Questions à traiter.
A) Répondez à ces questions sur le texte consacré à Jacques Camatte :
(i) Quel journal Suzanne Voute-Frédérique vient-elle de lancer ?
(ii) Quelle revue Camatte et ses camarades éditent-ils ?
(iii) En quelle année Jacques Camatte est-il né ?
B) Prolongez le texte consacré à Jacques Camatte à partir de l'endroit où il s'arrête.

Texte présenté.
Jacques Camatte-Oscar a également fait partie de la section française du PCInt jusqu'en 1966 où il quitte l'organisation avec une partie des militants de Paris et de Marseille (dont Roger Dangeville), en accord avec Amedeo Bordiga-Alpha, pour protester contre l'activisme de Suzanne Voute-Frédérique qui vient de lancer le journal Le Prolétaire (6) au détriment de l'édition française de la revue théorique du parti Programme Communiste (7).

Camatte et ses camarades se consacrent désormais à l'activité théorique en éditant la revue Invariance (8).

Le texte Errance de l'humanité est une très vaste fresque historique qui analyse minutieusement le passage du Capital de la domination formelle à la domination réelle, la bifurcation désormais de plus en plus visible "Déclin du mode de production capitaliste" versus "Déclin de l'humanité", la question de la lutte contre la domestication pour retrouver le chemin qui mène vers la "communauté humaine", c'est-à-dire le communisme au sens de Marx et non pas le communisme au sens des deux ailes de la bureaucratie soviétique, l'aile stalinienne au pouvoir en Russie, en Chine, etc. et dans les PC et l'aile trotskyste en exil dans le monde entier.

MB

(1) "Jacques Camatte (né en 1935 à Plan de Cuques près de Marseille1) est un philosophe et militant politique français issu du marxisme. Jusqu'au milieu des années 1960, il est l'un des principaux animateurs de la section française du Parti communiste international, organisation se réclamant de la pensée d'Amadeo Bordiga, le fondateur du PCI et qui avait rompu avec celui-ci dans les années 1920. Jacques Camatte quitte le Parti communiste international en novembre 1966 pour protester contre une orientation qu'il juge activiste et non conforme à une stricte orthodoxie marxiste2. Il fonde avec quelques militants qui le suivent la revue Invariance qui aura une grande influence dans une partie de l'ultra-gauche française et internationale.

Données d'entrée.

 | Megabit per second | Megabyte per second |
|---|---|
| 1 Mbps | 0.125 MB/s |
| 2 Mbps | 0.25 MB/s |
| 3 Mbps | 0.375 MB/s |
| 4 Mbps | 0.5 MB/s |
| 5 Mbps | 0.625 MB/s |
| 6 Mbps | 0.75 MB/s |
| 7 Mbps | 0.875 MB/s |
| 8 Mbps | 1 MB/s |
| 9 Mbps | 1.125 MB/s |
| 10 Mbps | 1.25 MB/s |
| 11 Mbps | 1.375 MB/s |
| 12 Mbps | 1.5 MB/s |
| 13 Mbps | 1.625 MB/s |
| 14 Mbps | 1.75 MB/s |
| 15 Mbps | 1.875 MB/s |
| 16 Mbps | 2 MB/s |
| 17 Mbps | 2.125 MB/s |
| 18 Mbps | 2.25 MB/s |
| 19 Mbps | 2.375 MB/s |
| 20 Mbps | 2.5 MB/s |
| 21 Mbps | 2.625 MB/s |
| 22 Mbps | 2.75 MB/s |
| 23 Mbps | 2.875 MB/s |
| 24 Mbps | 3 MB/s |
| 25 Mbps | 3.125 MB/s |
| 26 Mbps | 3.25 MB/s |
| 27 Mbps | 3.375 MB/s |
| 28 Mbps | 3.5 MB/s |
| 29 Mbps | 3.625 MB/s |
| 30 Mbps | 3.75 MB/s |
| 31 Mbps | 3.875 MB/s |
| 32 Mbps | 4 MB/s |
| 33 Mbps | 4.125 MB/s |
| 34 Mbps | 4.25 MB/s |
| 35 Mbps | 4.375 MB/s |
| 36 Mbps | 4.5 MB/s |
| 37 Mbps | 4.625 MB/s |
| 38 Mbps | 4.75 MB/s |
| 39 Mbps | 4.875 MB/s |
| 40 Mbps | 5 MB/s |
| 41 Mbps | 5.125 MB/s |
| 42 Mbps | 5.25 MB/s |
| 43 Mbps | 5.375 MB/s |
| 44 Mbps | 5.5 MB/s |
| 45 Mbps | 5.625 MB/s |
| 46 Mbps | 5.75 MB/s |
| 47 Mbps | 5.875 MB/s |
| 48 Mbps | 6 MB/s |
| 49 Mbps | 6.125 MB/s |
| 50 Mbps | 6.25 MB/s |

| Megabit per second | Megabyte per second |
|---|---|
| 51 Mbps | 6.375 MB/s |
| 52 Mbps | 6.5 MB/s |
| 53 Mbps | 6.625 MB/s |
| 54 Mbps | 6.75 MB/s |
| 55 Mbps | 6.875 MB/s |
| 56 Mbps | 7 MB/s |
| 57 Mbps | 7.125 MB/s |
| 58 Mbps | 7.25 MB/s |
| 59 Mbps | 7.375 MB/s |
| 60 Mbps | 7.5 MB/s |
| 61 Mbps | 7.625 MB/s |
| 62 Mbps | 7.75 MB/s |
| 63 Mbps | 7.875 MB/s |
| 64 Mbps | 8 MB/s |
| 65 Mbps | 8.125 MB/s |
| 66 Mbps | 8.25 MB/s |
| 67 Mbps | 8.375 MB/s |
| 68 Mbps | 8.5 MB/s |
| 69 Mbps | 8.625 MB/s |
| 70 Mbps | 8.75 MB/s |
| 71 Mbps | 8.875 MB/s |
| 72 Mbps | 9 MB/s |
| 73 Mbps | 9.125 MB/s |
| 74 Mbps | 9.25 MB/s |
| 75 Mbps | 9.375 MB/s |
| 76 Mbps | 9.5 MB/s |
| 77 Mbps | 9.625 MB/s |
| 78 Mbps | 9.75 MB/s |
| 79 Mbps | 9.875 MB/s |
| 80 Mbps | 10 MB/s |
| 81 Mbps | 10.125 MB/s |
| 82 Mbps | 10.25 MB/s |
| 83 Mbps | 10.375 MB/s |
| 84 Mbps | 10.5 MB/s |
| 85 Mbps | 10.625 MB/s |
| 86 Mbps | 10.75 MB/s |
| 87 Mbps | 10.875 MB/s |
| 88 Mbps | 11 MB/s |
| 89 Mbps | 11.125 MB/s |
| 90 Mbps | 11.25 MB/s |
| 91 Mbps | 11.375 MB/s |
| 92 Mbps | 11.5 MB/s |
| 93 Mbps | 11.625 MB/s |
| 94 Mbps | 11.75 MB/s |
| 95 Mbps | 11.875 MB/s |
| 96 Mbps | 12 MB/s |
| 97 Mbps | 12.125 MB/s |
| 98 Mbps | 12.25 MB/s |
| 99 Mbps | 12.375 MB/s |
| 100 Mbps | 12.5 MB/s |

Réponses par tâche.
A)
(i) Le Prolétaire.
(ii) Invariance.
(iii) En 1935.

B)
Après la collecte et la publication d'une grande quantité de documents historiques relevant des courants de la gauche communiste et l'analyse des écrits de Marx les plus récemment découverts, Jacques Camatte abandonne la perspective marxiste au début des années 1970, considérant que le capital était devenu structurellement totalisateur, ne laissant aucune place et personne en dehors de son influence, et qu'il avait réussi à façonner l'humanité à son profit, que la classe ouvrière, incapable de changer sa situation, n'était rien de plus qu'un aspect du capital, qu'un mouvement futur ne pourrait consister qu'en une lutte entre l'humanité et le capital lui-même, plutôt qu'entre les classes. Il développe alors des théories politiques sur l'espèce humaine influencées par l'anarcho-primitivisme et sur l'homo Gemeinwesen3 espèce censée succéder à l'homo sapiens."

https://fr.wikipedia.org/wiki/Jacques_Camatte

(2) "Fille de Jean-Marie Voute et de Madeleine Berthelot, Suzanne Voute naquit en 1922 à Poitiers (Vienne). Elle passa une partie de son enfance dans le département de la Haute-Marne. Elle étudia la chimie et la physique et fit ses classes préparatoires au collège de Tournon (Ardèche), le second plus vieux lycée de France. Professeur dans le secondaire, elle enseigna le français et l’allemand d’Aurillac à Marseille, et un court laps de temps l’histoire. L’essentiel de sa carrière d’enseignante se déroula dans la région de la cité phocéenne.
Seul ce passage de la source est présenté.